Francisco falou depois de algumas necessidades, como a da presença do pai na família. “Que seja próximo à mulher, para partilhar tudo, alegrias e dores, cansaços e esperanças. E que seja próximo aos filhos em seu crescimento: quando brincam e quando se empenham, quando estão despreocupados e quando estão angustiados, quando se exprimem e quando ficam em silêncio, quando ousam e quando têm medo, quando dão um passo errado e quando reencontram o caminho”. Em todas estas ocasiões “o pai deve estar sempre presente”.

Mas, o Papa alertou que estar presente não é o mesmo que “controlar”: “Os pais muito controladores anulam os filhos, não os deixam crescer”.

O Pontífice colocou como exemplo o Evangelho que fala de Deus como sendo um “Pai bom” e a Parábola do Filho Pródigo ou “do pai misericordioso”.

“Os pais devem ser pacientes.
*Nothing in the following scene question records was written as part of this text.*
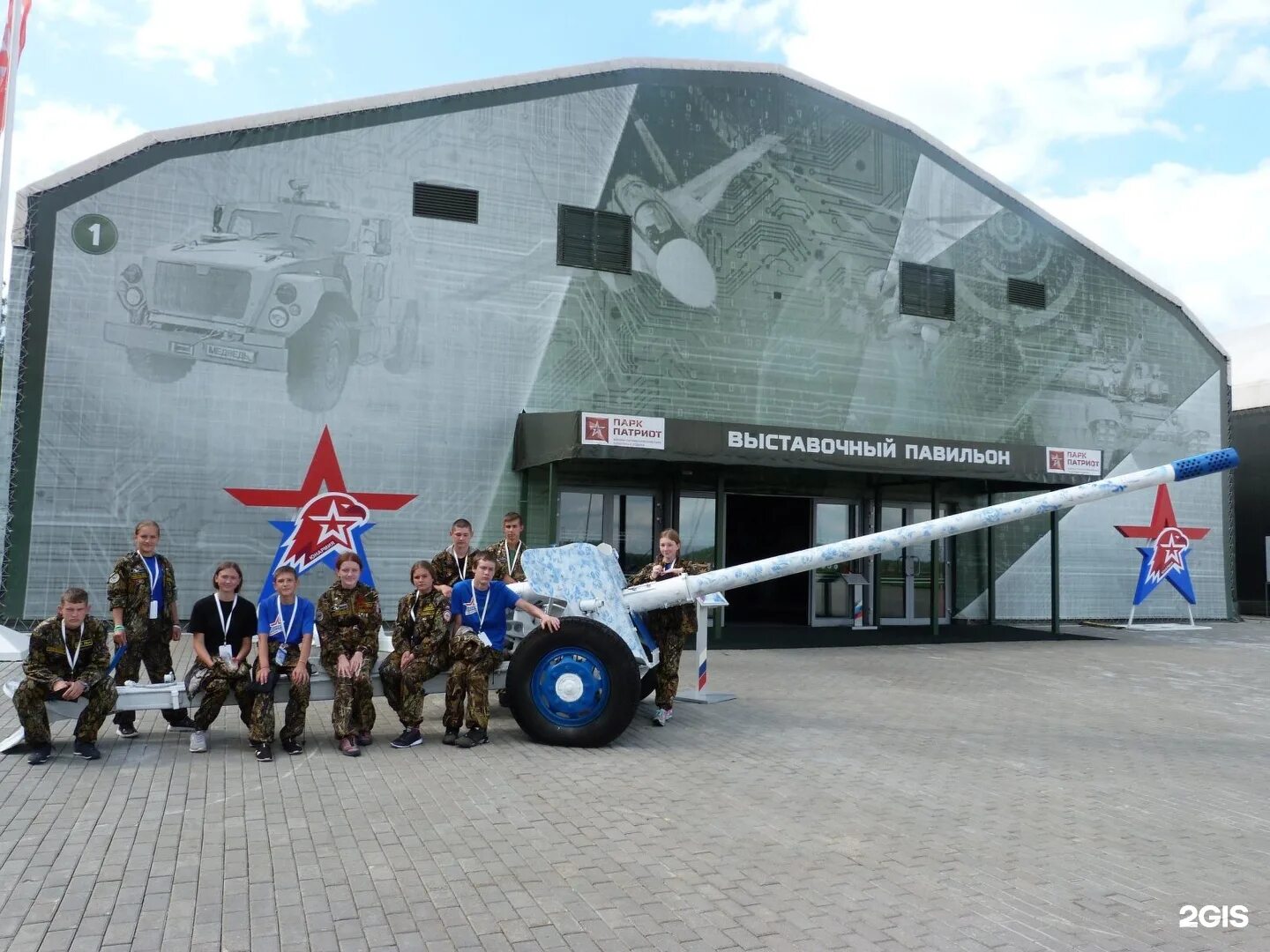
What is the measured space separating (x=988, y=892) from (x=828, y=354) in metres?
13.4

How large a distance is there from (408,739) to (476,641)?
825 millimetres

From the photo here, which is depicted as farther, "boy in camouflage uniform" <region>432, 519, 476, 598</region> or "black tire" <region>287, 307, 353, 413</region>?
"black tire" <region>287, 307, 353, 413</region>

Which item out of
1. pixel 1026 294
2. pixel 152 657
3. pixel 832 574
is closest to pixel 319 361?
pixel 152 657

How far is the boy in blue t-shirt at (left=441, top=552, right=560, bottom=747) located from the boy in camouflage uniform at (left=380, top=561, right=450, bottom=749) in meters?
0.10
Tantas vezes não há outra coisa a fazer se não esperar; rezar e esperar com paciência, doçura, magnanimidade, misericórdia”.
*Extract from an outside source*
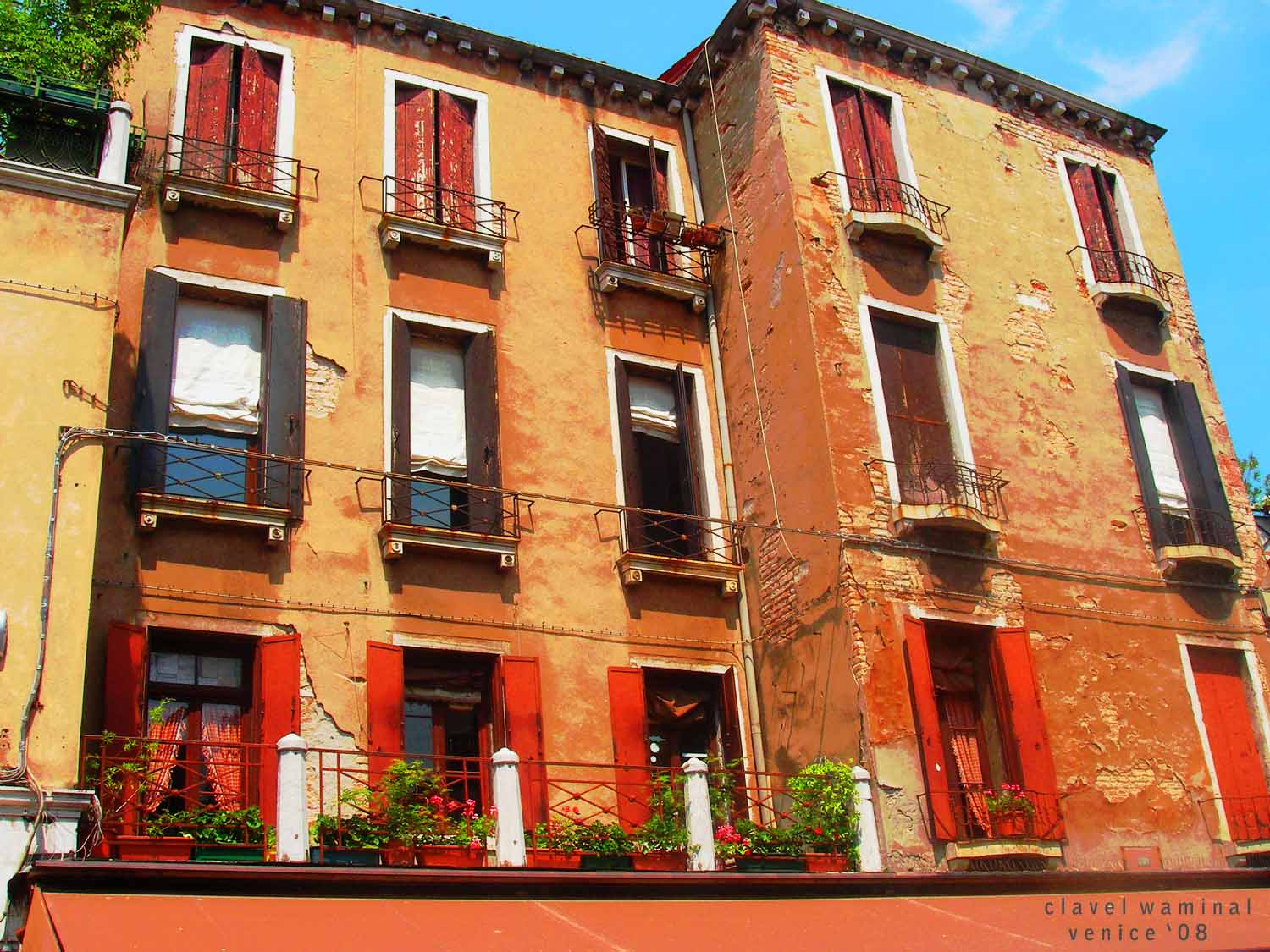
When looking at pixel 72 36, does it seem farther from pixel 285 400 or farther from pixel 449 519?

E é que “um bom pai sabe esperar e sabe perdoar, do fundo do coração. Certo, sabe também corrigir com firmeza: não é um pai frágil, complacente, sentimental. O pai que sabe corrigir sem degradar é o mesmo que sabe proteger sem se economizar”.

Para fazer mais compreensíveis suas palavras o Papa colocou o seguinte exemplo: “Uma vez ouvi em uma reunião de matrimônio um pai dizer: ‘Algumas vezes preciso bater um pouco nos filhos… mas nunca no rosto para não degradá-los’”.
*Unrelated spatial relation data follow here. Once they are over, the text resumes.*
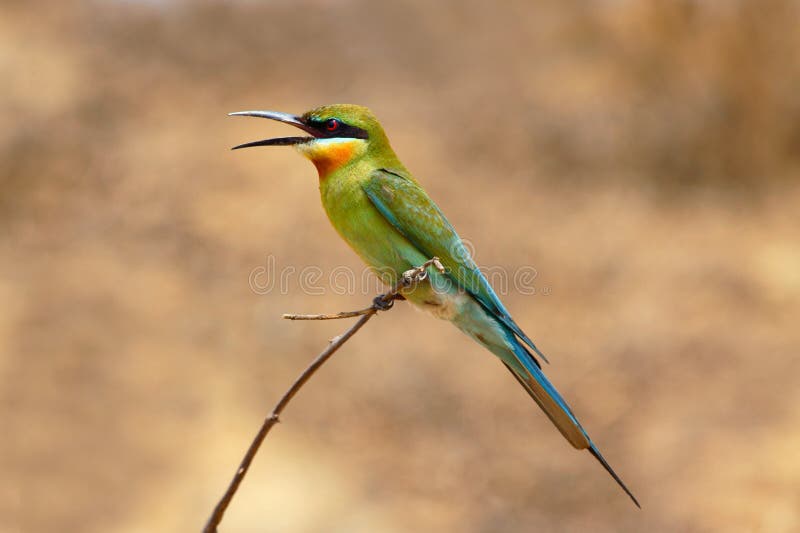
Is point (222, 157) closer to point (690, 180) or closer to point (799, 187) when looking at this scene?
point (690, 180)

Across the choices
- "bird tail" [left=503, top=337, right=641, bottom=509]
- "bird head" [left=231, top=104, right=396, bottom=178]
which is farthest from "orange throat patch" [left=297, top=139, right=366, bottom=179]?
"bird tail" [left=503, top=337, right=641, bottom=509]

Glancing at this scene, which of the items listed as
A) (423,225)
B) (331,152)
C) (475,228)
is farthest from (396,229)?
(475,228)

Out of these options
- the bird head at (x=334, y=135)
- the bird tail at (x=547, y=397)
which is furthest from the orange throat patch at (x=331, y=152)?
the bird tail at (x=547, y=397)

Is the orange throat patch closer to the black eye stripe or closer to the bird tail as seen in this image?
the black eye stripe

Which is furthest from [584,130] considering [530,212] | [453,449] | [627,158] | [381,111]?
[453,449]

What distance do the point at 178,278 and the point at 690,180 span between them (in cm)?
417

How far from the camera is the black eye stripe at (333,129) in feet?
7.18

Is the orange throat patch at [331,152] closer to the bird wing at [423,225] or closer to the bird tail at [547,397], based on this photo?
the bird wing at [423,225]

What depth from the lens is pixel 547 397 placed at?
2182mm

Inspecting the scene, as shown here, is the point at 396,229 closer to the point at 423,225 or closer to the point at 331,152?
the point at 423,225

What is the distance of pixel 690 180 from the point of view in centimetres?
704

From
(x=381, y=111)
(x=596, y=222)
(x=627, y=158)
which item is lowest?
(x=596, y=222)

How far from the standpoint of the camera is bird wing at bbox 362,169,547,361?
226cm

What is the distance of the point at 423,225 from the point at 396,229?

“Sem a graça que vem do Pai que está nos céus, os pais perdem a coragem e abandonam o campo. Mas os filhos precisam encontrar um pai que os espera quando retornam dos seus insucessos. Farão de tudo para não admitir isso, para não deixarem ver, mas precisam; e não encontrar isso abre feridas difíceis de curar”.

Em sua catequese, Francisco tomou algumas expressões do Livro dos Provérbios dirigidas aos próprios filhos: “Filho meu, se o teu coração for sábio, também o meu será cheio de alegria. Exultarei dentro de mim, quando os teus lábios disserem palavras retas”.

“Não se poderia exprimir melhor o orgulho e a comoção de um pai que reconhece ter transmitido ao filho aquilo que realmente conta na vida, ou seja, um coração sábio”.

O Papa explicou que este pai não dizia “estou orgulhoso de você porque és igual a mim, porque repetes as coisas que eu digo e que eu faço. Não, não lhe diz simplesmente qualquer coisa. Diz-lhe algo de bem mais importante, que podemos interpretar assim: ‘Serei feliz toda vez que te ver agir com sabedoria e estarei comovido toda vez que te ouvir falar com retidão’”.

“Isso é aquilo que quis te deixar, para que se tornasse uma coisa tua: a atitude de sentir e agir, de falar e julgar com sabedoria e retidão. E para que tu pudesses ser assim, te ensinei coisas que não sabia, corrigi erros que não vias. Fiz você sentir um afeto profundo e ao mesmo tempo discreto, que talvez não reconhecestes plenamente quando eras jovem e incerto. Dei a você um testemunho de rigor e de firmeza que talvez você não entendeu, quando você quis somente cumplicidade e proteção”.

O Papa continuou com o exemplo: “precisei eu mesmo, primeiro, colocar-me à prova da sabedoria do coração e vigiar sobre os excessos de sentimento e do ressentimento, para levar o peso das inevitáveis incompreensões e encontrar as palavras certas para me fazer entender. Agora, continua o pai – quando vejo que você procura ser assim com os teus filhos, e com todos, me comovo. ‘Sou feliz de ser teu pai’”.

E “é assim que diz um pai sábio, um pai maduro.”, assegurou Francisco.

Por último, o Papa assegurou que “a Igreja, nossa mãe, é empenhada em apoiar com todas as suas forças a presença boa e generosa dos pais nas famílias, porque esses são para as novas gerações protetores e mediadores insubstituíveis da fé na bondade, da fé na justiça e na proteção de Deus, como São José”.